Acute Phlegmonous Esophagogastritis Causing Respiratory Distress.

Phlegmonous esophagogastritis is an extremely rare condition characterized by diffuse inflammation of the upper gastrointestinal tract, sparing the mucosa. Patients can present with an acute onset of symptoms, and computed tomography scans can show diffusely edematous wall with intramural low attenuation surrounded by ring enhancement. Here we report such a case of a man who presented with central chest pain and breathing difficulty. The patient developed respiratory distress due to compression of trachea by the edematous esophagus.

INTRODUCTION

Acute phlegmonous esophagogastritis is a disease of the digestive tract that has been reported rarely in literature. It is a potentially fatal disease and requires early diagnosis and aggressive management. This is an infectious condition and high mortality is due to difficulty in source control. Radiological presentation is typical with intramural circumferential low attenuation area surrounded by ring enhancement of esophageal and gastric wall. From the available literature, the mortality rate is very high, even with surgical interventions.

CASE REPORT

A 56-year-old man with uncontrolled diabetes (HbA1C: 7) and a history of occasional alcohol consumption presented with central chest pain and breathlessness for 5 days. There was associated fever, dysphagia, and abdominal discomfort with belching, for which he took antacids, but there was no relief. There was no history of vomiting or loose stools. He was evaluated in a local hospital where he was referred for endoscopy. The next day, before the procedure, the patient developed severe respiratory distress with noisy breathing, dyspnea, and desaturation after which he was intubated and shifted to our hospital for further management.

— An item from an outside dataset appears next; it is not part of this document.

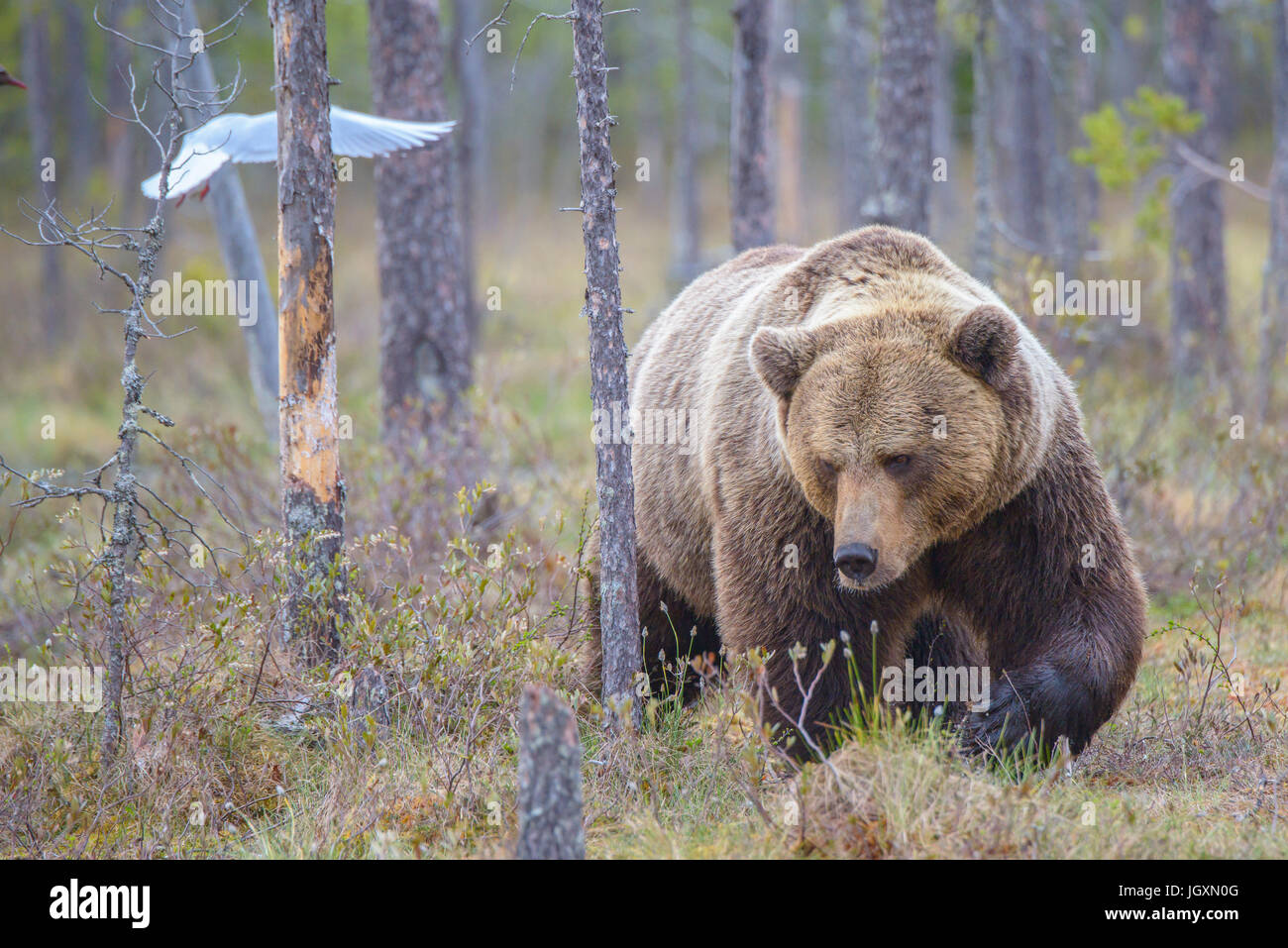 wild-eurasian-brown-bear-ursus-arctos-ar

On admission, the patient was intubated and sedated. His heart rate was 121 beats per minute, respiratory rate was 19 breaths per minute, and blood pressure was 100/80 mm Hg, with oxygen saturation of 100% in 30% FiO2 with a temperature of 100°F. Respiratory system and abdominal examination was unremarkable. On admission, his total white blood cell count was 12,000/UL with 85% neutrophils, C-reactive protein was 171 mg/L, and creatinine was 1.6 mg/dL. Arterial blood gas showed metabolic acidosis with lactate of 5.6 mmol/L. His computed tomography (CT) scan of thorax, which was done before intubation, revealed diffusely edematous esophagus and lesser curvature of stomach (Figures 1 and 2) with minimal collection around upper esophagus and fat stranding, suggestive of mediastinitis. He was started on piperacillin—tazobactam and other supportive medication. Other organs including lung parenchyma were normal in CT. There was significant compression of trachea by the edematous esophagus. Upper gastrointestinal scopy showed normal mucosa (Figure 3), and biopsy taken from gastric body showed normal epithelium, lamina propria, and cellularity. CT findings were typical of phlegmonous esophagogastritis. Gradually, the patient's condition worsened with sepsis, and he was started on multiple inotropic supports. Two blood cultures showed growth of Klebsiella pneumoniae. His total blood count increased to 25,000 and renal functions worsened with a creatinine of 1.9. In view of his deteriorating condition, exploratory thoracotomy was performed. Pus collection was found around upper esophagus just above the azygos vein. Mediastinal pleura along the whole length of the esophagus lay open and pus was let out. Postoperatively, the patient's condition remained the same and there was pus drainage through chest tubes. Antibiotics were upgraded to meropenem because blood and pus culture showed Klebsiella. However, despite all supportive measures, his condition deteriorated and the patient died on the fifth day of hospital admission.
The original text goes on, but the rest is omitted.